Michel Nedjar, fabricant de « choses »

Depuis sa naissance, selon ses mots, il fabrique des choses. Chose, un terme vague et multiple qui pour Michel Nedjar renvoie d’abord à la matière textile prise et travaillée dans son état brut. Sources d’inspiration, les étoffes auxquelles il donne volumes et sens au long d’un lent processus impliquent une maturation appelée à déboucher sur quelque chose qui le dépasse dit-il, qu’il tente de capturer, au creux sombre de son atelier, « son œuvre fondamentale », son abri et son refuge où il recueille et conserve tout ce qui témoigne de son existence. A noter qu’au vu de la description de ce lieu qu’en donne l’artiste, le visiter doit être une curieuse expérience. L’auteure de ce livre qui coud ensemble les facettes d’un homme couturé par la vie, y a eu droit. En sachant que cette caverne renferme, comme celle de Platon, ses ombres et ses lumières.

 

 

Une grand-mère maternelle chiffonnière au marché aux puces de Saint-Ouen, un père tailleur,  de son héritage familial il a gardé le goût des tissus, des toiles, des lainages, la pratique du fil et de l’aiguille, le savoir d’un couturier.
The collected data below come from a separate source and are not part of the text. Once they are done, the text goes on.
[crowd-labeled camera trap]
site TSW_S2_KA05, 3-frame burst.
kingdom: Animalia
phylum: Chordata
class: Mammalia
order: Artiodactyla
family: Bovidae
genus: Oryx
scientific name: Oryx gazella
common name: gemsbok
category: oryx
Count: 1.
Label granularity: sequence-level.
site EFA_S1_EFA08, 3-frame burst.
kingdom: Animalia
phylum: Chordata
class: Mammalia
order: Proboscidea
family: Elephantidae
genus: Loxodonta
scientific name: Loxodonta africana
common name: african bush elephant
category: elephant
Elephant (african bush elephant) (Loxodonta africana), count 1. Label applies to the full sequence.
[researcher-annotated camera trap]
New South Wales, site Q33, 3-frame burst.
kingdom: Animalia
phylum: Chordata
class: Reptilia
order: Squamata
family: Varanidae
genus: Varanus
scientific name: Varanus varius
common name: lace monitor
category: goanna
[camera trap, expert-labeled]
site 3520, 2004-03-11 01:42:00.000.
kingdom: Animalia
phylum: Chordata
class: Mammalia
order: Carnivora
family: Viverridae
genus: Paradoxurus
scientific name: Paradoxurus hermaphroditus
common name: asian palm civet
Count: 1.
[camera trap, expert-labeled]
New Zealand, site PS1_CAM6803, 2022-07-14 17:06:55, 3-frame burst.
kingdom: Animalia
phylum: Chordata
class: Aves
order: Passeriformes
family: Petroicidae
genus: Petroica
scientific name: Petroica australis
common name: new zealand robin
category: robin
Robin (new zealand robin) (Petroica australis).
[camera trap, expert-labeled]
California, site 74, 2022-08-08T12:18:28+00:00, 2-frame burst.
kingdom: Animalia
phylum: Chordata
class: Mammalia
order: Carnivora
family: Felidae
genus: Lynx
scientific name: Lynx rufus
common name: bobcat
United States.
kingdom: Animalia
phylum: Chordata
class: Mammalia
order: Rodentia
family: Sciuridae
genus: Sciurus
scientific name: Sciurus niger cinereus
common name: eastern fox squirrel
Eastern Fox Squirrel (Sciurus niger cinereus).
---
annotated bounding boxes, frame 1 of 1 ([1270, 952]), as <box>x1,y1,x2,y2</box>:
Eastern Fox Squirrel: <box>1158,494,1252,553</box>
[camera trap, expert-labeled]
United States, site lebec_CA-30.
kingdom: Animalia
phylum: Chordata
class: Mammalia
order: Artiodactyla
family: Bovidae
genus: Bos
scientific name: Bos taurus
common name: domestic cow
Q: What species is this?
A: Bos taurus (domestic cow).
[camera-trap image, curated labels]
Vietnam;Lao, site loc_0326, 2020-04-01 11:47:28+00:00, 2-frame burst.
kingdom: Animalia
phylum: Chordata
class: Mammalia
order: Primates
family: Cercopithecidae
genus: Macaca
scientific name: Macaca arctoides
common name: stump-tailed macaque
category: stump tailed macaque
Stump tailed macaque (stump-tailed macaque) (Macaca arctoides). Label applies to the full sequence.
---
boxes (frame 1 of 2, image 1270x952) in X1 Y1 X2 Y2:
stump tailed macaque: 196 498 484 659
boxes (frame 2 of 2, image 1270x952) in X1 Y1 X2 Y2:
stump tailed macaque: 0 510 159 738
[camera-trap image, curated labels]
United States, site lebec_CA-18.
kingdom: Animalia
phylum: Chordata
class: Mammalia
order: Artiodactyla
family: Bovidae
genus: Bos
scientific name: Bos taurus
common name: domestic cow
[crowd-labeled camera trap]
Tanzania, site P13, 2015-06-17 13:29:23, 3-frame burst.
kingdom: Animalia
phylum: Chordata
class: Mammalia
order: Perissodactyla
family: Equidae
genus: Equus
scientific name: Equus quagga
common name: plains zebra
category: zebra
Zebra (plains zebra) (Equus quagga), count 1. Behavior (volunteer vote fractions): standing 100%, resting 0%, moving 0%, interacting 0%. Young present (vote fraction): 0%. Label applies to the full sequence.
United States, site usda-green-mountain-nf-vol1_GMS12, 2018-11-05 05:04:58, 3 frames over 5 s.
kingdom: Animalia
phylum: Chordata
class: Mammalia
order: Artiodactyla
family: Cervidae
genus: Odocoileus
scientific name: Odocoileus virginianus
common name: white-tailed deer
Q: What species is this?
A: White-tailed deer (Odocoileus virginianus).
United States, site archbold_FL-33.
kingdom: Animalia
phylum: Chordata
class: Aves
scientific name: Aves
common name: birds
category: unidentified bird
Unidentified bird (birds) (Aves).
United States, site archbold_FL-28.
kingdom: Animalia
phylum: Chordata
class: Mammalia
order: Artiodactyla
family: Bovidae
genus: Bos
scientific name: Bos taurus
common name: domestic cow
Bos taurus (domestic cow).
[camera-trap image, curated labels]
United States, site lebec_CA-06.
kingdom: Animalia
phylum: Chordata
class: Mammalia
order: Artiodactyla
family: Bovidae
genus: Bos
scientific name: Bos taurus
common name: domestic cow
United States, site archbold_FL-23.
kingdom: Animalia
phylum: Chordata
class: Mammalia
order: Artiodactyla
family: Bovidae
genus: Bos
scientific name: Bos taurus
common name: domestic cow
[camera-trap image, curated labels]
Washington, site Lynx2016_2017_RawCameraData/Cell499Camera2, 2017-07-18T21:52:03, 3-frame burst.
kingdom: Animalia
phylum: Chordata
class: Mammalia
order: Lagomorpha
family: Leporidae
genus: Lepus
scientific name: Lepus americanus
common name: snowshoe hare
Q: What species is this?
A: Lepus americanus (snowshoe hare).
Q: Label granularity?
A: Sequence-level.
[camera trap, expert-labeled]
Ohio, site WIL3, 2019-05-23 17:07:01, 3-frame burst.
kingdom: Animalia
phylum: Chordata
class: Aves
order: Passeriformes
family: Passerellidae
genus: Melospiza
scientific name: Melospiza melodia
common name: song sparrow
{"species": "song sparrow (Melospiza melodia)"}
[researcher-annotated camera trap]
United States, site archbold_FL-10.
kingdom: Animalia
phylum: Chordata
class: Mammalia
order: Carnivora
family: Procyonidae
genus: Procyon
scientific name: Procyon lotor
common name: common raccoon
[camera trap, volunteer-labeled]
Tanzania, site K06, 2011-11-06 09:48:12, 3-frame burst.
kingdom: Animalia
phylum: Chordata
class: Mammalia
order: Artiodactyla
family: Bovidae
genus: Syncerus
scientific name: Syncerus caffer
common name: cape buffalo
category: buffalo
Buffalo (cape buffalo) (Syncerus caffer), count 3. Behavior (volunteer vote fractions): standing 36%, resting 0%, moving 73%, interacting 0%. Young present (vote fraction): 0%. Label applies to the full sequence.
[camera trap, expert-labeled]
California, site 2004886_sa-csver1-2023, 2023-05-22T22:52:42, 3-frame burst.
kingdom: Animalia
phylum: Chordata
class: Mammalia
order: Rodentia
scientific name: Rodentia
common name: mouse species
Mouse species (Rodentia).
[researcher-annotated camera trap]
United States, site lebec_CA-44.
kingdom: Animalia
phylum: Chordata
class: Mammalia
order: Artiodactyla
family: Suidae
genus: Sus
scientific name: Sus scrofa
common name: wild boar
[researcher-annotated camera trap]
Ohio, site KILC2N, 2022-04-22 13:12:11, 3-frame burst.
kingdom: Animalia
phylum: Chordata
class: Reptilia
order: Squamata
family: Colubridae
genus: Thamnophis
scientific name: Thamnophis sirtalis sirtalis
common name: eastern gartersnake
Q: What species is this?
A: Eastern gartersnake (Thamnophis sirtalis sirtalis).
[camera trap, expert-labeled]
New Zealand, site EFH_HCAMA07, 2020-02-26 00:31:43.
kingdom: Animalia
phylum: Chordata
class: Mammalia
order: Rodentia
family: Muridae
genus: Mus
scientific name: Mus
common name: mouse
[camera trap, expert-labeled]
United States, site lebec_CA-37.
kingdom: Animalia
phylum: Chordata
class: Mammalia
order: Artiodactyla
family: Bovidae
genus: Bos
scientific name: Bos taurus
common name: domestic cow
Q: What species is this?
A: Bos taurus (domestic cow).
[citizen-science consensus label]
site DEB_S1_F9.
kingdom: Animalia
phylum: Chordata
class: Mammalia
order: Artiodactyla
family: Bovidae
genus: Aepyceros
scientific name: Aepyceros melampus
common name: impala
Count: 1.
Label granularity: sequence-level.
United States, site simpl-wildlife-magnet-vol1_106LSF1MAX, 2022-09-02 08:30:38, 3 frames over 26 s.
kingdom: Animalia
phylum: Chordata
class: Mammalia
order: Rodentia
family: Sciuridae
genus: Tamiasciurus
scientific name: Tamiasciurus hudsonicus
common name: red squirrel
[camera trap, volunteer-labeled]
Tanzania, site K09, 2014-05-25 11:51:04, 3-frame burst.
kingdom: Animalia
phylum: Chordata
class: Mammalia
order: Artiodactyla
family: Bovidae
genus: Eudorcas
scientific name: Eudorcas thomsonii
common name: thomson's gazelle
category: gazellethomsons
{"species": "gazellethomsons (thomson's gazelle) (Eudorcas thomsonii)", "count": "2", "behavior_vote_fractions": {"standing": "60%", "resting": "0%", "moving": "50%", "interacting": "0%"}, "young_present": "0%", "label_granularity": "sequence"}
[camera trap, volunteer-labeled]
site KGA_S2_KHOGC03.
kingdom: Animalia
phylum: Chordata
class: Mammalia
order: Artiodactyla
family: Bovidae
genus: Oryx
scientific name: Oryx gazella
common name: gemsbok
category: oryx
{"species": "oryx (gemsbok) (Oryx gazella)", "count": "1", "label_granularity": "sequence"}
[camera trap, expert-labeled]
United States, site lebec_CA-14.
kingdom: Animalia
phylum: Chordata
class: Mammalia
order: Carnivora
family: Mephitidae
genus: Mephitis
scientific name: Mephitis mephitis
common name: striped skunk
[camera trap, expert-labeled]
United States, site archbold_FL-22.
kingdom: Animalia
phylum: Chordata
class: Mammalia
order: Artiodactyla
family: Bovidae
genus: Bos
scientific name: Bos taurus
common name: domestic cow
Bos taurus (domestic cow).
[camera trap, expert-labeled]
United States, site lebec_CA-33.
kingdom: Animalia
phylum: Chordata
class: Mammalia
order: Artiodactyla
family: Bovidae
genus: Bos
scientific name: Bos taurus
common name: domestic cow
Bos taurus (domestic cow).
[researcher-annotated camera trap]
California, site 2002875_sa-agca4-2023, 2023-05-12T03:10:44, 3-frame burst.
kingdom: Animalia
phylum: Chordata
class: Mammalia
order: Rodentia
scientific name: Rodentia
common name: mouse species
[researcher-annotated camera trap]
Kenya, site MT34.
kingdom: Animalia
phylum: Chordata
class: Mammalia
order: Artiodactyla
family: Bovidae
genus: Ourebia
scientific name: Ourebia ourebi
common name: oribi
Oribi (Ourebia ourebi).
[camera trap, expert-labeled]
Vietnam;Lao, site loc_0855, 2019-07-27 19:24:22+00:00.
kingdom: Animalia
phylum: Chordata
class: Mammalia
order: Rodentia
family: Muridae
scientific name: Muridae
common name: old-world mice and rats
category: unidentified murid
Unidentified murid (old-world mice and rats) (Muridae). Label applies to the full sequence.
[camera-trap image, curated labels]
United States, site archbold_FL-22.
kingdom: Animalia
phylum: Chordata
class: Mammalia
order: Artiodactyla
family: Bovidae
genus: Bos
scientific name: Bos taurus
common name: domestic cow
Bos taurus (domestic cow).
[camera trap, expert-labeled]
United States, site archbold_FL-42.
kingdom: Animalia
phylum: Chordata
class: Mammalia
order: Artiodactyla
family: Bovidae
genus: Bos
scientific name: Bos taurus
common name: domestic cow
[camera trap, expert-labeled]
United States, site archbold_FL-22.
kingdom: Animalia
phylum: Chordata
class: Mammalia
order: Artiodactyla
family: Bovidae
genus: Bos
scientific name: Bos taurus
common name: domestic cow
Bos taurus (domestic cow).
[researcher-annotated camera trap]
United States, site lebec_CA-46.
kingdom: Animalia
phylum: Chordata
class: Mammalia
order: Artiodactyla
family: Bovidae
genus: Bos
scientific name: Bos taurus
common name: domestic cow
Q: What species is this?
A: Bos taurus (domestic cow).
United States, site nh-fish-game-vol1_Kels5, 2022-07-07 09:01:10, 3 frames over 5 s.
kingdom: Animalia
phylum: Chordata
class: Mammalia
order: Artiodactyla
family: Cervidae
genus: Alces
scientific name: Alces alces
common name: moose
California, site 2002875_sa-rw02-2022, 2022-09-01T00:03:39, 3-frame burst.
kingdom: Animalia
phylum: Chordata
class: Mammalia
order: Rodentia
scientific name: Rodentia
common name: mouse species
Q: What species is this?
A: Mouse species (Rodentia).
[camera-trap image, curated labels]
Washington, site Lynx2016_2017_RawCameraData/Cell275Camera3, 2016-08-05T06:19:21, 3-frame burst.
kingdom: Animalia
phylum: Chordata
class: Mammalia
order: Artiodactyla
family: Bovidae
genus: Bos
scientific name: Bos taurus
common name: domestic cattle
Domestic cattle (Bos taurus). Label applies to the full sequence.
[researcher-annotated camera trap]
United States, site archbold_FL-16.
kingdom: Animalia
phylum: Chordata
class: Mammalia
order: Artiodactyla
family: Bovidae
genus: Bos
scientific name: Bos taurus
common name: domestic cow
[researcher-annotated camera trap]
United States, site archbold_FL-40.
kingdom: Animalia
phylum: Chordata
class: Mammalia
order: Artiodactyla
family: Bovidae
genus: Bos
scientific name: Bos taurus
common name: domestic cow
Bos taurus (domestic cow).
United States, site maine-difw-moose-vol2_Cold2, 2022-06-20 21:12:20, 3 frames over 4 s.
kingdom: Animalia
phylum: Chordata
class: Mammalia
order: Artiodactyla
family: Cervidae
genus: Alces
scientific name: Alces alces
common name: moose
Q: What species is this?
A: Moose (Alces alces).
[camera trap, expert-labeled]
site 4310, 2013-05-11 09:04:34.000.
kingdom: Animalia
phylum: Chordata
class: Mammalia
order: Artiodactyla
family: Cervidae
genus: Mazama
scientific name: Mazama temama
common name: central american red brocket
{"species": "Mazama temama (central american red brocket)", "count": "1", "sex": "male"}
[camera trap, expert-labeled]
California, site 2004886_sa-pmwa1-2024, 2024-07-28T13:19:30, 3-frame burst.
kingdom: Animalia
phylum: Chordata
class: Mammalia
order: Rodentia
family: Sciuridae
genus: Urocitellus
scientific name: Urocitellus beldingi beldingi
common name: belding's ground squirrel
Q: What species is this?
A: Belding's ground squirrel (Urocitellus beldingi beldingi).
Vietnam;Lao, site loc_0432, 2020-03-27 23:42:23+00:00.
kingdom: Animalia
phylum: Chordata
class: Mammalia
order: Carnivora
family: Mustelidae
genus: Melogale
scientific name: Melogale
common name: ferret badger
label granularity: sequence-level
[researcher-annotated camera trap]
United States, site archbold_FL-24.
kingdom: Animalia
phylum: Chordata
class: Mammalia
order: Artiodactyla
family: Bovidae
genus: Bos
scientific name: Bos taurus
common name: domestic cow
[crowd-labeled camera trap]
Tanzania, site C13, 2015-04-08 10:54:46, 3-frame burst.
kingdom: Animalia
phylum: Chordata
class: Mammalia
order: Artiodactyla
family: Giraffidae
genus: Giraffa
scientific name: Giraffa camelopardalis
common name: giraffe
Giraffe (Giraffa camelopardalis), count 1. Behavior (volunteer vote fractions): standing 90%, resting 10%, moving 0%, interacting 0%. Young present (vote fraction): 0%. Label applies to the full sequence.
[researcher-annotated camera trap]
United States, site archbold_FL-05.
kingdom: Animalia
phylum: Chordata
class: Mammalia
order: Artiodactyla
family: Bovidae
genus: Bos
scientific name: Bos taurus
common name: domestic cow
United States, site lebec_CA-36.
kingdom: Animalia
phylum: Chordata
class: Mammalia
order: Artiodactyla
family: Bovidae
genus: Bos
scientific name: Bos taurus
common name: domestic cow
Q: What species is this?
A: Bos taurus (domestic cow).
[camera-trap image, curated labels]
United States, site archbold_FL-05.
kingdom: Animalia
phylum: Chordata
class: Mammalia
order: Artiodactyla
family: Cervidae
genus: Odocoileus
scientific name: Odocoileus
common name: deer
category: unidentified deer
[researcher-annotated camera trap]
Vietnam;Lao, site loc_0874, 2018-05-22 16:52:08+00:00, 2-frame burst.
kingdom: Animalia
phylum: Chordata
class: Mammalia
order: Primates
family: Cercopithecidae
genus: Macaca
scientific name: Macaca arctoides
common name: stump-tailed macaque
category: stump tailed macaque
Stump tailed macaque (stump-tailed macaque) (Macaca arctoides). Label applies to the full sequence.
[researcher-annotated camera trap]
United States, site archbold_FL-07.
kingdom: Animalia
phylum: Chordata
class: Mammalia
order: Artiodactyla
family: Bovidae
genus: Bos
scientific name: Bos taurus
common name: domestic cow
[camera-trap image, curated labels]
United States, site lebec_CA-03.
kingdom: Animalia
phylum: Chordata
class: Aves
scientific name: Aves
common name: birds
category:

Il a inventé sa manière propre, le « coudrage ». Un terme qui serait à comprendre comme signifiant rage de coudre ? Deux faits contraires ont orienté sa vocation. Le premier : encore petit, il voit un livre d’histoire de l’art, prix de fin d’études remis à une de ses sœurs. Le second : ce père qui violente son enfance possède aussi une petite caméra. Sous cette double invitation à considérer autrement l’avenir, un chemin neuf s’ouvre à Michel Nedjar. Celui de concepteur d’une œuvre brute, dure, singulière, faite de films, de pastels, de peintures, de dessins. Il entreprend un parcours artistique aussi torturé que sinueux qui concilie ces legs, conduit à une création jamais considérée comme une fin en soi. Il aboutit surtout à la confection de poupées. Indirectement, servant à l’acte promoteur, il pratique la récolte de matériaux pouvant un jour ou l’autre trouver un usage, une issue, la possibilité d’un enveloppement.

 

 

Il a donc fabriqué des milliers de poupées. Non des poupées classiques, qu’une petite fille pourrait bercer, mais des « fabrications de formes » qui se situent entre des sculptures étrangères à toute plastique et des créatures étranges qui interpellent la raison. Il les nomme Chairdâmes. Pour rimer avec chaman ? Des poupées passées par un bain rituel. Sous ses doigts, ces objets de chiffons deviennent des sortes de sujets d’effroi. Rien d’identifiable, une disparition des repères, comme au moment de la mort, qui est pour lui une - très - fidèle compagne. A cet homme au croisement de plusieurs cultures et qui avoue son « mal être », le Centre Pompidou a accordé la confiance qu’il ne se reconnaissait pas en acceptant des œuvres sur papier. Pour ne pas être « ligoté » par le mot artiste, fermé et contraignant sa liberté, il se rangerait plutôt du côté des artisans qui façonnent l’improbable et lui insuffle leur vérité.

 

 

Il se forme en marge de l’académie et des musées d’art contemporain « car tout se ressemble », ce qui est vrai. Mais aussi sans éprouver d’intérêt pour Matisse et Picasso, ce qui est dommage. « Le lisse, le poli » dérange Michel Nedjar, qui a choisi pour symbole la toile d’araignée. Le réseau s’est étendu. Il a exposé en France mais aussi aux Pays-Bas, aux Etats-Unis, en Allemagne. L’association L’Aracine, qu’il a fondée en 1982 avec Madeleine Lommel et Claire Teller, a fait une importante donation d’œuvres d’art brut au LaM, le musée d’art moderne Lille Métropole. Ces entretiens s’emploient à déchiffrer un itinéraire expressif, transgressif, combatif. 

 

 

Dominique Vergnon  

 

 

Fançoise Monnin, Michel Nedjar, le chantier des consolations, La Bibliothèque des Arts, 160 pages dont 16 en couleurs, 14x22 cm, mars 2017, 19 euros.